Okay, having read The Hunger Games books, I can say that this thing about Gale and Katniss having the “same fire” is baloney. While Katniss and Gale both have fiery personalities, their fire is most definitely not the same. Katniss’ fire is her will to survive, no matter what. Gale’s fire, however, is the fire for vengeance.

This desire of his is understandable. Gale’s father died in the same mining accident which killed Katniss’ father. He is whipped in Catching Fire for hunting and killing a turkey so that he, his three younger siblings, and his mother could survive without recourse to the Capitol’s “liberality.” He saw his home destroyed and his friends killed when District 12 was burned to the ground. It is perfectly understandable that he would want revenge for all the suffering the Capitol had inflicted on him and those he loved.

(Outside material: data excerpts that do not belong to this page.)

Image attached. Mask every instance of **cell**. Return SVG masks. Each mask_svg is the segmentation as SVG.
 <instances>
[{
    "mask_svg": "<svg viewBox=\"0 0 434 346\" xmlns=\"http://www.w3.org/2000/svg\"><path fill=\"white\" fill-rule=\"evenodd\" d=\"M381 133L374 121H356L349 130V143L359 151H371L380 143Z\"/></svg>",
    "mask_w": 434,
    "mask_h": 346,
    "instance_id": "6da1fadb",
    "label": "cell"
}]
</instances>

But we are warned not to seek vengeance for wrongs committed against us for a reason. In his thirst for payback, Gale becomes very similar to the people he hates. His loathing for the Capitol is so strong that he sees Katniss’ harmless, fluff brained prep team – which has never known true suffering and want in their lives – as monsters. Never mind that they have been raised by the society of the city to be as helpless as children, he does not appreciate that the prep team’s only experience of ‘reality’ has been the decadent lifestyle of the Capitol.

Unlike Katniss, Gale has never been to the Capitol. He has no idea what the people in the Capitol are taught to believe, so he never considers anyone from the city as less than evil. The Capitol citizens are encouraged to lead the lives they do by the government of Panem. As the Hunger Games are a form of control over the districts, so this dissolute way of living is encouraged in the Capitol to keep the city’s people under the control of Panem’s government. Having witnessed life in the Capitol, Katniss has a better understanding of the mentality of its citizens than Gale does.

Gale shows just how far he has fallen when he devises an attack on the Peacekeeper base in District 2. The Capitol Peacekeepers have retreated into a mine/military base in a mountain in the District. With them are a number of District 2 miners and undercover rebel operatives. In planning the rebel attack on the mountain, Gale never stops to sympathize with the people who are pinned down in the mountain. He never stops, as Katniss does, to consider how many of the people inside the base are actually on the Capitol’s side – all he wants is revenge.

Katniss is able to convince the other rebel commanders to leave the District 2 people a way out of the mountain. Remembering her own father’s death in a mine, she is unwilling to condemn so many others to a similar fate. This is something Gale does not appreciate because – as I have already stated – he sees everyone who lives in the Capitol and at least half of the population of District 2 as the enemy. Katniss lacks the ability to articulate to him that his view is wrong, but in the end she knows he is in error and she also knows that he will not be swayed from his point of view.

This is what helps her to realize that Peeta is the better man. Consumed by the fire of his hatred, Gale will do whatever he can to strike back at the Capitol and make them hurt the way they have hurt him. That is all that matters to him.

The first hint of this is in Mockingjay. In the third book, Katniss and Gale witness Capitol hovercrafts bomb a hospital full of wounded District 8 inhabitants. While Katniss did not expect the Capitol to target the hospital, Gale did, leading her to say that Gale understands their enemy. Gale does in fact understand them for he has met the enemy and they are him.

So, is it the “same fire,” readers? I think not. I think it more accurate to say they have incompatible personalities with undeniable similarities. Gale’s flame is the fire of destruction; Katniss’ fire is for the preservation of life at the necessary price. Vengeance destroys, while survival recognizes the importance of humanity and life and – well, survives.